The advances in computing hardware technology have paved way for easier implementations of machine learning and artificial intelligence applications to solve real-world problems. But most of these developments in computer architecture have focussed more on parallel scaling rather than frequency scaling. This technological digression is unfavorable for applications which has sequential ML algorithms. Therefore, this requires to have a general framework for ML models to work efficiently in the parallel computing environment.
In this article, we will discuss GraphLab (now called Turi), which is a distribution framework written in C++. It was originally developed by academics at Carnegie Mellon University for handling ML tasks, but now has extended to data mining applications as well. It provides a high-level programming interface for graphical ML algorithms, and is mostly suitable for sparse data and iterative algorithms. It also has a Python library to meet ML algorithmic requirements. It enables easy and efficient design of parallel ML algorithms by taking care of computation requirements, data consistency and scheduling.
Graphical ML Models: The Basis For Creating GraphLab
Carlos Guestrin, the founder of GraphLab, recalls that the platform was developed to speed up graphical ML model computations. These models were difficult to run on computation frameworks such as Hadoop which also took a really long time. Since the graphs were computation-intensive, they demanded a computation framework for ML algorithms, specifically that contained graphical data.

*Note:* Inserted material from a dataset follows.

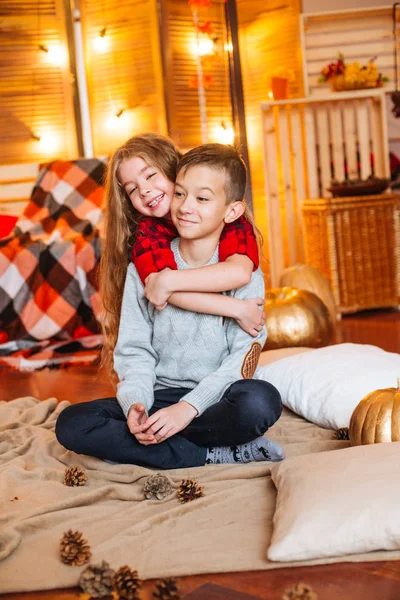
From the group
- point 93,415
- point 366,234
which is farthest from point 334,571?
point 366,234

Thus emerged GraphLab, a platform that it could address data as well as their computations simultaneously on a shared-memory architecture.
This is also made possible by providing a high-level data abstraction for users, which is evident in the data graphs. Hence, GraphLab obtains a fine balance between low-level abstractions such as POSIX threads, and high-level abstractions such as MapReduce models, without confusing ML experts with many intricate details. As mentioned earlier, GraphLab considers sparse data and iterative computations to achieve this balanced level of abstraction.
The GraphLab Data Model
According to the design developed by Carlos Guestrin and team at Carnegie Mellon University, the data model in GraphLab consists of a data graph and a shared data table. In the words of the researchers,
“The data graph G = (V, E) encodes both the problem specific sparse computational structure and directly modifiable program state. The user can associate arbitrary blocks of data (or parameters) with each vertex and directed edge in G. We denote the data associated with vertex v by Dv, and the data associated with edge (u → v) by Du→v. In addition, we use (u → ∗) to represent the set of all outbound edges from u and (∗ → v) for inbound edges at v. To support globally shared state, GraphLab provides a shared data table (SDT) which is an associative map, T [Key] → Value, between keys and arbitrary blocks of data.”

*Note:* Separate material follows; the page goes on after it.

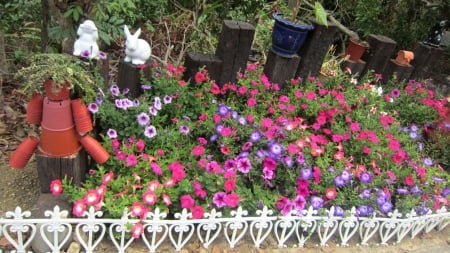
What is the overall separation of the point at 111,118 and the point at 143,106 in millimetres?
188

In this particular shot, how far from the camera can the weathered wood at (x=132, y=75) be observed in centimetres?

The researchers make use of Loopy belief propagation coupled with Markov Random Fields (MRF) for GraphLab’s framework to demonstrate its functionality in line with ML.
The Structure For Developing A Parallel Model In GraphLab
Referring back to the design for executing parallel ML algorithms, GraphLab follows on the three key steps which are put forth below:
- User-defined computation: GraphLab’s computation criteria stems from an ‘update function’ from the data, which is defined by the user. The computation can also be invoked through a sync mechanism that works with the graphical data.
- Data consistency: GraphLab provides three data models to balance consistency and system performance. They are labelled as full consistency model, edge consistency model and vertex consistency model. Considering the scope or the extent of data [f(v)] for the project, the full consistency model permits execution of function along the vertex data on a graph. The edge consistency model focuses on the edges of the whereas the vertex consistency model focuses on the vertex. Therefore, it is essential that the appropriate model is thought-out for ML models with a parallel computing function. The consistency models are illustrated below.
- Scheduling: The ‘update schedule’ function takes care of the update functions applied to the vertices based on the consistency model, and is represented by a data structure called scheduler. This scheduler maps a dynamic list of vertex-functions combination and is executed in the GraphLab engine. The schedulers can be modified according to the ML algorithms, for example, in a residual neural network with backpropagation, there are task schedulers such as FIFO scheduler and Priority Schedulers that assigns ML tasks accordingly.
In order for a GraphLab program to execute successfully, these steps must be followed in a sequential order.
Conclusion
Parallel ML algorithms or models built with GraphLab provide a computing environment for parallel data structures. This means that much of the data structure features are yet to be fully realised in terms of their ML as well as computational potential. With GraphLab’s API, this can be achieved and ML professionals can easily import algorithms from other frameworks such as MapReduce.